What the task asks: Would you copy the listing below exactly, keeping the pictures out?

Data section:
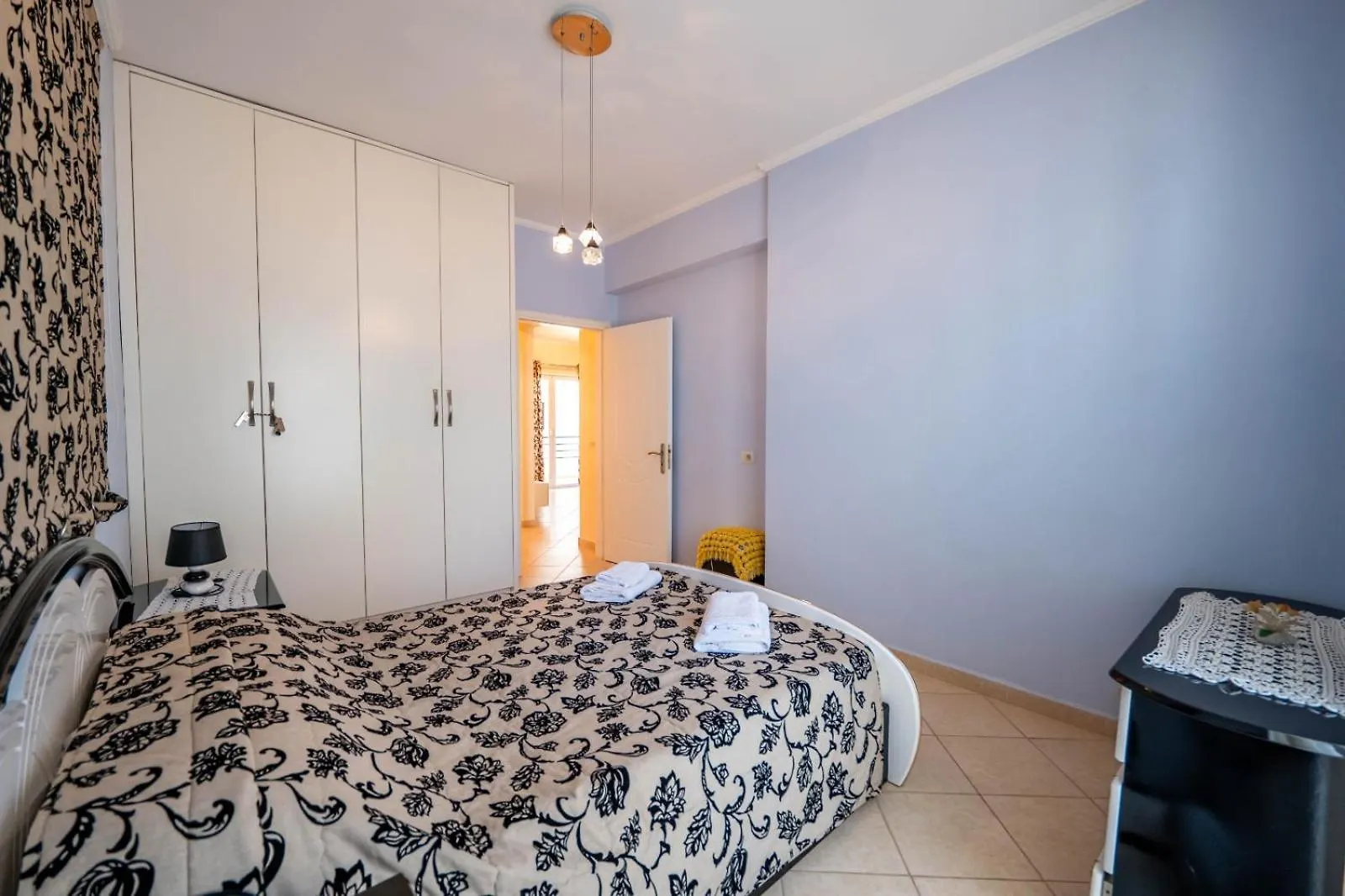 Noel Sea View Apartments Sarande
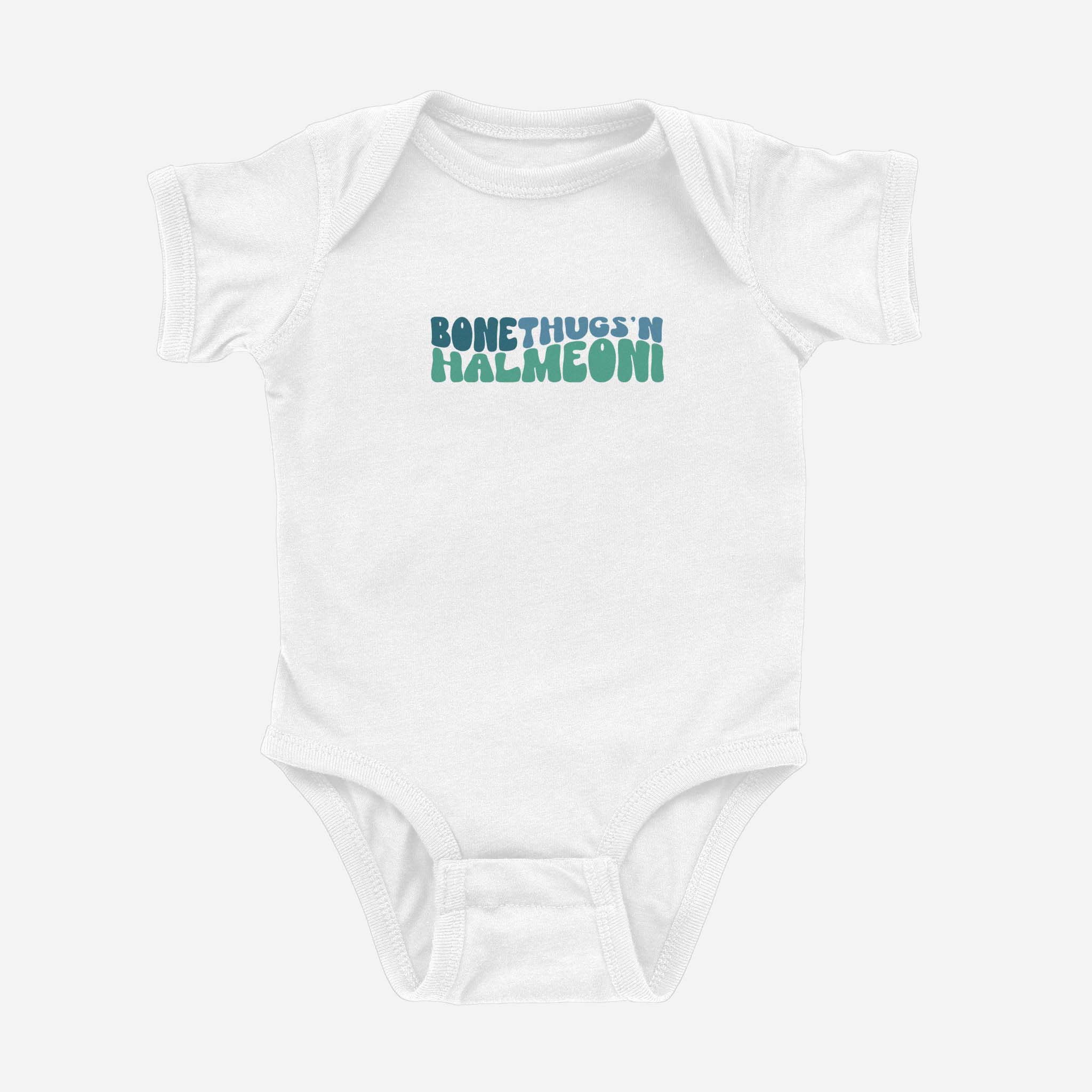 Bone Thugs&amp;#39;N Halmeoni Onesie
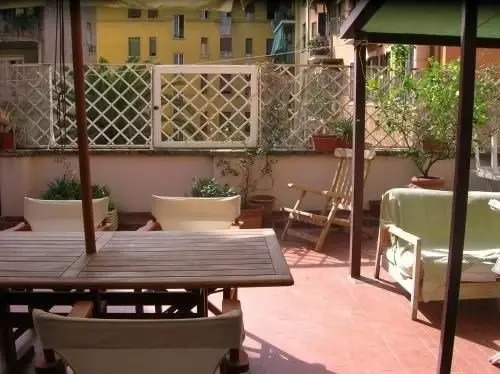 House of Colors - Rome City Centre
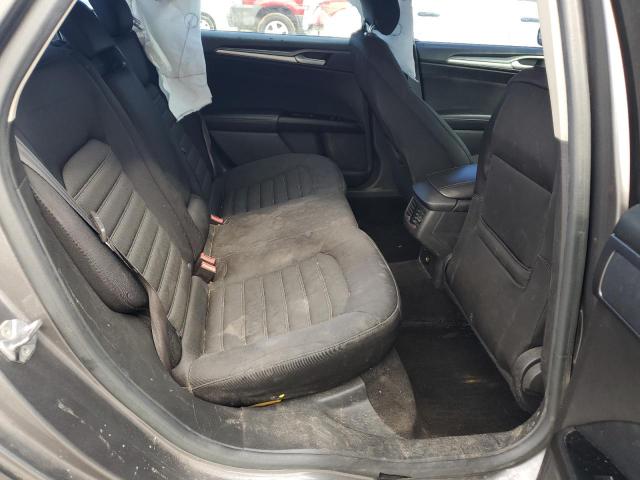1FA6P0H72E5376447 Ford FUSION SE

Answer space:
 Noel Sea View Apartments Sarande
 Bone Thugs&amp;#39;N Halmeoni Onesie
 House of Colors - Rome City Centre
1FA6P0H72E5376447 Ford FUSION SE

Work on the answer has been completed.